Die neuen Wachtposten waren kaum im Schützengraben, als sie schon ein fürchterliches Gewehrfeuer ins Ungewisse abschossen. Ich konnte sehen, wie sich die Faschisten, winzig wie Ameisen, hinter ihrer Brustwehr hin und her bewegten. Manchmal stand ein schwarzer Punkt, ein Kopf, einen Moment still, unverschämt zur Schau gestellt. Es hatte augenscheinlich keinen Zweck zu schießen. Aber sogleich verließ der Wachtposten zu meiner Linken in typisch spanischer Weise seine Position, kam auf meine Seite und drängte mich zu schießen. Ich versuchte ihm zu erklären, dass man auf diese Entfernung und mit diesen Gewehren einen Mann nur durch einen Zufall treffen könnte.

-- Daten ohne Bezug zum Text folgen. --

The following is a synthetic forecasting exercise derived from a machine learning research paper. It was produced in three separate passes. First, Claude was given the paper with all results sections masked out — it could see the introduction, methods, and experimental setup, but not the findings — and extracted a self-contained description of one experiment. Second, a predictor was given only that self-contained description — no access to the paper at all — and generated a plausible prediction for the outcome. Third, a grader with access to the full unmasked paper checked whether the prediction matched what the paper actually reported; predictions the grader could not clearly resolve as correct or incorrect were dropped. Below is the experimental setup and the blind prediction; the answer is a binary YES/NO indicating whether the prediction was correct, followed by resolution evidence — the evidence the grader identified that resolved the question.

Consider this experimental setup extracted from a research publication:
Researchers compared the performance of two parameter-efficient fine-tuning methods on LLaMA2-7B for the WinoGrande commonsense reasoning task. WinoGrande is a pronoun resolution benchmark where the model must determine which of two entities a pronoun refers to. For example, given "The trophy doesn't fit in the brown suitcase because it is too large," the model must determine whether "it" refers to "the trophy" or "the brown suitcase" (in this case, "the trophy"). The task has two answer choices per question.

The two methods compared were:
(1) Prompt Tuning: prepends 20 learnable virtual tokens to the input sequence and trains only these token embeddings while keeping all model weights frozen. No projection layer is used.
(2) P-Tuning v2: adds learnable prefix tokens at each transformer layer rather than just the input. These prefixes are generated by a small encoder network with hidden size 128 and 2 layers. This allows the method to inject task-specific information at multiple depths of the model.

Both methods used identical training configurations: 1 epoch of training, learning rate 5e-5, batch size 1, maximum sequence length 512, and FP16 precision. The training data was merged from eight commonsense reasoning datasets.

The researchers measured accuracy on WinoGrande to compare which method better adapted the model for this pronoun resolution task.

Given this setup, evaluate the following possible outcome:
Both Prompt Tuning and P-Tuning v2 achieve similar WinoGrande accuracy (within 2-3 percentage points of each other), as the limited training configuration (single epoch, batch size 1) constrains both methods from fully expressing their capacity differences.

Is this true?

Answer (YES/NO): NO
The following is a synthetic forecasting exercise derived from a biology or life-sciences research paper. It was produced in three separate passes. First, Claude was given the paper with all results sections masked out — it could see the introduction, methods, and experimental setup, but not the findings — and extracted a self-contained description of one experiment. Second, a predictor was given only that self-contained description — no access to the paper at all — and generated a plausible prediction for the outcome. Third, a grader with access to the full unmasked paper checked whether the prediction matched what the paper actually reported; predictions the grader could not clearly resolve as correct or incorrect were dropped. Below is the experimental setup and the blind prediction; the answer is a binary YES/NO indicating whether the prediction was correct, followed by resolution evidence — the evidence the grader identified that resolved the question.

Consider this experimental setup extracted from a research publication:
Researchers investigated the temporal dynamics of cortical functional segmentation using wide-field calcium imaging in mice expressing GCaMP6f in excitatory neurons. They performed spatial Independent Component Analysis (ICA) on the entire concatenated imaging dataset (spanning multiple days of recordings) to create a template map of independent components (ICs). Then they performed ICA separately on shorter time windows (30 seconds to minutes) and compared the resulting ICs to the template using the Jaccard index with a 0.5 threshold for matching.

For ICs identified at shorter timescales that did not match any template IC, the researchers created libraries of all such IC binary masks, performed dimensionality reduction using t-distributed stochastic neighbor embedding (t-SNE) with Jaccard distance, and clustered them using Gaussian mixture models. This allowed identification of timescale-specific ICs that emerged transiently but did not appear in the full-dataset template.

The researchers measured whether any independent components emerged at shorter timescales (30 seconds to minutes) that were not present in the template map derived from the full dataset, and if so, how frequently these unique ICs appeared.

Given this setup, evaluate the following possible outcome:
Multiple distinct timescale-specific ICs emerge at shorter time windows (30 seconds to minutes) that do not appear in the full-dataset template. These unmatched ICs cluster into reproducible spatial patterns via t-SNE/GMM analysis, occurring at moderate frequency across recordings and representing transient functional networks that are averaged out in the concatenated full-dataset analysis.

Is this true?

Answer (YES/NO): YES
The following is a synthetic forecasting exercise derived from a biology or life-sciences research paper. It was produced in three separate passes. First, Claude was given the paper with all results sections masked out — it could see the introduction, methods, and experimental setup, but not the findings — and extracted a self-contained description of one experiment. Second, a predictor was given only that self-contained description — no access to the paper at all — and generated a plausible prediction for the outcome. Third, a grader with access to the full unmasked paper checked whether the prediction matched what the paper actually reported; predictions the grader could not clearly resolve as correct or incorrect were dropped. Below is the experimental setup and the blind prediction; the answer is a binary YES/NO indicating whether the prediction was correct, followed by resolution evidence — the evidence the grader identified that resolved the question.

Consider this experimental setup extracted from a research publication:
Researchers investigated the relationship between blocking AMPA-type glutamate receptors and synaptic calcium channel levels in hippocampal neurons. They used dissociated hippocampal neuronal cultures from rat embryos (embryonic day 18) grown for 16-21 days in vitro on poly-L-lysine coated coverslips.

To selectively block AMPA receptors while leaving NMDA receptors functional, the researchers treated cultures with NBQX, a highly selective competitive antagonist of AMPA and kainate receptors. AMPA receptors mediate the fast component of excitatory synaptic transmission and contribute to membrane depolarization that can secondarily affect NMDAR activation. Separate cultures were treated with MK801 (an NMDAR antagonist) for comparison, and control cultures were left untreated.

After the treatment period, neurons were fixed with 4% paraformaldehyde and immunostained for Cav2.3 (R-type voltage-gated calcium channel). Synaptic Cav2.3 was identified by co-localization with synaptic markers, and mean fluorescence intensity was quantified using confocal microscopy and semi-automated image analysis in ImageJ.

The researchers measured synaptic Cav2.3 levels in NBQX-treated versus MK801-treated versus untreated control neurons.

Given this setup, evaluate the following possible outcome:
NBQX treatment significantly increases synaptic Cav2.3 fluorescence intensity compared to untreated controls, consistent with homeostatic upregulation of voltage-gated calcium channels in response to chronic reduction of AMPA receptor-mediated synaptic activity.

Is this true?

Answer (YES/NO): NO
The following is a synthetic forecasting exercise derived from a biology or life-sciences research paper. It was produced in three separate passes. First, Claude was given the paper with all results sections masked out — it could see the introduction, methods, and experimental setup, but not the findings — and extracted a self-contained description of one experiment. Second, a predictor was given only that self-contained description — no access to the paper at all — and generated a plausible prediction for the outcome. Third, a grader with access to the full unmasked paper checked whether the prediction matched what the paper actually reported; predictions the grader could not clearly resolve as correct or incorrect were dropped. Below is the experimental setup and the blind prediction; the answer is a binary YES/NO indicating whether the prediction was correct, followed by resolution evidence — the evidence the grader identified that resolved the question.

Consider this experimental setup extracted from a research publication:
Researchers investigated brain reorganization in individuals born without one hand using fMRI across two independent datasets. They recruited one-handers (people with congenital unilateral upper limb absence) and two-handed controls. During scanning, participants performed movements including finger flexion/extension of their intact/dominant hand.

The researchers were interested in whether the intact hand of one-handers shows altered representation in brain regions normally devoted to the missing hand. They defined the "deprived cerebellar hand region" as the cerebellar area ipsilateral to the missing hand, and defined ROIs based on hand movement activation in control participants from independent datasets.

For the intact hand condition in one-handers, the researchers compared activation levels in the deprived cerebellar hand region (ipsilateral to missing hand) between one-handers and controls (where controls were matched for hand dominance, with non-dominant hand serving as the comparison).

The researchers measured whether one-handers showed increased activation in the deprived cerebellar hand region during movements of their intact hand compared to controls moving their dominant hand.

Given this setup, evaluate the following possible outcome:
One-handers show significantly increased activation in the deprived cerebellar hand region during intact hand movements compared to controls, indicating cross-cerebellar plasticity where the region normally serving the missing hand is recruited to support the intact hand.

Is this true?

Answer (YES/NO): NO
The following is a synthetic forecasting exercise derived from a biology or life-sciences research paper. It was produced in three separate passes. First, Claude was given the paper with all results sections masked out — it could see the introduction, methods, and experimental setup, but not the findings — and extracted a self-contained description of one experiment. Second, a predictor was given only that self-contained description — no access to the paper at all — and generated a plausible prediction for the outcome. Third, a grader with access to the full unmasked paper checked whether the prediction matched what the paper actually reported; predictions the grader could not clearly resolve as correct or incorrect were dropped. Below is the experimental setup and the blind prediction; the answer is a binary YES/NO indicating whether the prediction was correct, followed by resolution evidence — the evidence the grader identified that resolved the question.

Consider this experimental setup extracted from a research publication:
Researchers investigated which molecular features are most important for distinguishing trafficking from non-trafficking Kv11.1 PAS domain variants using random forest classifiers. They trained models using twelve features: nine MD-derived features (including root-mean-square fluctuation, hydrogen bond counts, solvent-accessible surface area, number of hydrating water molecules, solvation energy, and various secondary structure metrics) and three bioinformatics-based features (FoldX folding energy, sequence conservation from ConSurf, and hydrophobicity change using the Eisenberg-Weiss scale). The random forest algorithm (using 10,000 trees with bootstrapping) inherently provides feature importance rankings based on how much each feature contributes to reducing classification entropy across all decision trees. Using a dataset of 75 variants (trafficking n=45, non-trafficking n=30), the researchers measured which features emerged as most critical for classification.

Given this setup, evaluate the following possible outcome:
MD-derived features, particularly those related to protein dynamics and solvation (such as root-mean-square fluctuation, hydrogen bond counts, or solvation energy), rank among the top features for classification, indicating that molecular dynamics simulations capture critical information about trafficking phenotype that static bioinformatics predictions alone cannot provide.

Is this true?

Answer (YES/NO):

Aber er war eben ein Kind und zeigte weiter mit seinem Gewehr auf einen der Punkte, ungeduldig die Zähne fletschend wie ein Hund, der erwartet, dass man einen Kieselstein wirft. Schließlich stellte ich mein Visier auf siebenhundert Meter ein und feuerte. Der Punkt verschwand. Ich hoffte, der Schuss ging nahe genug, um ihn zum Springen zu bringen. Das war das erste Mal in meinem Leben, dass ich mit einem Gewehr auf ein menschliches Wesen schoss.
Nun, nachdem ich die Front gesehen hatte, war ich gründlich angeekelt. Das nannte man Krieg! Und wir hatten sogar kaum Berührung mit dem Feind! Ich versuchte nicht einmal, meinen Kopf unter dem Rand des Schützengrabens zu halten. Aber eine kurze Weile später schoss eine Kugel mit einem bösartigen Knall an meinem Ohr vorbei und schlug in die Rückenwehr hinter mir ein. Ach! Ich duckte mich. Mein Leben lang hatte ich mir geschworen, mich nicht zu ducken, wenn zum ersten Male eine Kugel über mich hinwegflöge. Aber die Bewegung scheint instinktiv zu sein, und fast jeder tut es mindestens einmal.